Health Care Litigation

We have a very active health care litigation practice. Representative matters include:

  • TennCare Litigation.
    For many years, we have successfully represented the State of Tennessee in a number of cases challenging the State’s broad-based reform of its Medicaid program. The State was a signatory to several consent decrees that arguably limited its ability to reform its medical programs. In one such case, the district court ruled that the consent decree barred implementation of changes to the eligibility requirements for the State’s Medicaid program. We convinced the Sixth Circuit to reverse two of the lower court’s orders within a span of three months. Rosen v. Goetz, 410 F.3d 919 (6th Cir. 2005); Rosen v. Goetz, 129 Fed. Appx. 167, 2005 U.S. App. LEXIS 6444 (April 12, 2005). In a second case, Grier v. Goetz, No. 79-3107 (M.D. Tenn.), we successfully convinced the district court, following a three week trial, to substantially modify a consent decree that placed onerous restrictions on the State’s ability to reform its Medicaid program, and ultimately convinced the district court to vacate the consent decree entirely. In a third case, John B. v. Emkes, No. 98-0168 (M.D. Tenn.), we successfully convinced the district court, following a month long trial, to vacate a consent decree that impacted eight separate state agencies and substantially curtailed the State’s ability to design, implement, and adapt multiple aspects of its Medicaid program as applied to children. We successfully defended that victory in the Sixth Circuit. John B. v. Emkes, 710 F.3d. 394 (6th Cir. 2013). As a result of these and other victories, the State has saved billions of dollars. In a fourth case, Wilson v. Long, No. 3:14-CV-01492 (M.D. Tenn. Jan. 23, 2019), following a bench trial, we successfully convinced the district court to vacate a preliminary injunction and permit the State to implement its Medicaid program without oversight from the court or plaintiffs and without any requirements beyond those required by the Medicaid statute and state regulations.
  • St.

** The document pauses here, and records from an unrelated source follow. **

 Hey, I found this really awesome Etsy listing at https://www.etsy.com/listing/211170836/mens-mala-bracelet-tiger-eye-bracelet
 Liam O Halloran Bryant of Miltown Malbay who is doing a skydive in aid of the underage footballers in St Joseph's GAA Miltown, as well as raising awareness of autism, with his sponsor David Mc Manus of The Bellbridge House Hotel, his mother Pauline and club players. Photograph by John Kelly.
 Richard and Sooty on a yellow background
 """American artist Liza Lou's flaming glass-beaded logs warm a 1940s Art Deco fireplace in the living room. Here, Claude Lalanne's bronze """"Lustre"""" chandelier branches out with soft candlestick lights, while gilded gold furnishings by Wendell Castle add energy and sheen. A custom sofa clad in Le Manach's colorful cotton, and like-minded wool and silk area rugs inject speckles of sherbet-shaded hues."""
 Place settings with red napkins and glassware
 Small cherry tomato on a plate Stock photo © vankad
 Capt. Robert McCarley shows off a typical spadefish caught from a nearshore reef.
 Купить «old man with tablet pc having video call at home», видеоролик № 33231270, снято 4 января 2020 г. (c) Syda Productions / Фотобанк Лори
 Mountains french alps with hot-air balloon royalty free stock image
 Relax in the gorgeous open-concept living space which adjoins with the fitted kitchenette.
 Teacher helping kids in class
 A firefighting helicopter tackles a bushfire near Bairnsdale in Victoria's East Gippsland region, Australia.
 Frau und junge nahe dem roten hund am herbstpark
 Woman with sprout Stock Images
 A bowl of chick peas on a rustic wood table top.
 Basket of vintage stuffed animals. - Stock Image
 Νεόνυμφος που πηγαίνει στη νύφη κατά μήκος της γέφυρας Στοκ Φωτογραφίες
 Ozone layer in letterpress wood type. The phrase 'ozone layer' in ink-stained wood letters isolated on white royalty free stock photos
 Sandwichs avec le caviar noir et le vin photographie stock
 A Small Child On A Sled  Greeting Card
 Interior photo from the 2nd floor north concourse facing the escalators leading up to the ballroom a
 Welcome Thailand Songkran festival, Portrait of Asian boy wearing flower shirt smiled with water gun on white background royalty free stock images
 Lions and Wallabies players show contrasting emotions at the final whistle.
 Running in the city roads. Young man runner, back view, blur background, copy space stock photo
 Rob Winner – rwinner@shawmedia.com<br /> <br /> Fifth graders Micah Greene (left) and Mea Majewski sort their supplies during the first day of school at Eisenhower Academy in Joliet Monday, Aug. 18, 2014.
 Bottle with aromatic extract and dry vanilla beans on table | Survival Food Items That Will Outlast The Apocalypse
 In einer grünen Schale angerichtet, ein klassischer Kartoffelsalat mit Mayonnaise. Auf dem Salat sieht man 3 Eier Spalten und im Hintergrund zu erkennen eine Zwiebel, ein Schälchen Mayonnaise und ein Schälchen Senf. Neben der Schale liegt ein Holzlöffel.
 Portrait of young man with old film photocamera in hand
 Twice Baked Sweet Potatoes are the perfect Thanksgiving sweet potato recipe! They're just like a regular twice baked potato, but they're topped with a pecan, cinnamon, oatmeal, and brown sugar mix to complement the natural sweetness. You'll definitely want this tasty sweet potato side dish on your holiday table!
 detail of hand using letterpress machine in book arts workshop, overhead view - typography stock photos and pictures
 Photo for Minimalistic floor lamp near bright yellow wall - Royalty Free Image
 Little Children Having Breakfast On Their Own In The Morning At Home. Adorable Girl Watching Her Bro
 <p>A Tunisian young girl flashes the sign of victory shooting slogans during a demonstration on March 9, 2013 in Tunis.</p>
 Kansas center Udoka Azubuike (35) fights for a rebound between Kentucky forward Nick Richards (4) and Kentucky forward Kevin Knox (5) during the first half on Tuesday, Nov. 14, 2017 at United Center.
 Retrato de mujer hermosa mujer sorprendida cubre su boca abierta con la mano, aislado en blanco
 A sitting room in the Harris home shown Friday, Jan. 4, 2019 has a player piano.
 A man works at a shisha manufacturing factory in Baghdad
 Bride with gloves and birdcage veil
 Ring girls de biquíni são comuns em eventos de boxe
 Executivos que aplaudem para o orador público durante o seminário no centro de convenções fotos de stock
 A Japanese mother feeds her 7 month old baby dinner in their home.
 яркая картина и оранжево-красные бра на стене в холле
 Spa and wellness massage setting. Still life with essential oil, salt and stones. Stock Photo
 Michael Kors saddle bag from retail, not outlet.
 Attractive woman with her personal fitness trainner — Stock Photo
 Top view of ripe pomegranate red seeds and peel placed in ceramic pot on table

Luke’s Health Network, Inc. v. Lancaster General Hospital, No. 18-2157 (E.D. Pa.).
    We represent a class of hospitals seeking to recover millions of dollars of payments from a state fund established to reimburse hospitals for a portion of the costs incurred to provide charity care to Pennsylvania’s sickest uninsured patients. We allege that the class members were improperly underpaid because other hospitals inflated their qualifying expenses to recover a larger portion of the finite pot of money available to cover charity care. This case is pending in district court.
  • Shank v. Health Care Services, Inc., 16-2992 (N.D. Ill. 2016).
    We represented a class of individuals afflicted with Hepatitis C whose healthcare insurer denied them access to a miracle cure for their disease. We obtained a settlement seeking to facilitate the ability of every member of the class to access this cure.
  • Pharmaceutical Research and Manufacturers of America v. Thompson, 362 F.3d 817 (D.C. Cir. 2004).
    We successfully represented the State of Michigan in defending a recent initiative whereby it seeks rebates from drug manufacturers in order to control the cost of prescription drugs under its Medicaid and non-Medicaid programs. PhRMA brought suit against the Secretary of Health and Human Services in federal court, challenging his decision to approve the State’s initiative and requesting a preliminary injunction to halt implementation of it. We intervened and the district court granted our motion for summary judgment. The D.C. Circuit affirmed.
  • New York Life Insurance Company v. United States, 190 F.3d 1372 (Fed. Cir. 1999).
    We successfully represented New York Life Insurance Company in its challenge to the Health Care Finance Administration’s application of the Medicare as Secondary Payer Statute to require New York Life to provide primary health care coverage for $15 million in claims of its independent agents that New York Life contends should have been paid by Medicare. The court of appeals vacated the Court of Federal Claims ruling in favor of the agency’s interpretation, and held that the statute did not apply to independent contractors during the relevant period.
  • National Federation of Independent Business v. Sebelius, Nos. 11-393, 11-398, 11-400 (U.S. 2012).
    We filed an amicus brief in challenge to constitutionality of the Affordable Care Act arguing that the individual mandate exceeded the scope of congressional authority and was not severable from the rest of the act.

Prior results do not guarantee a similar outcome.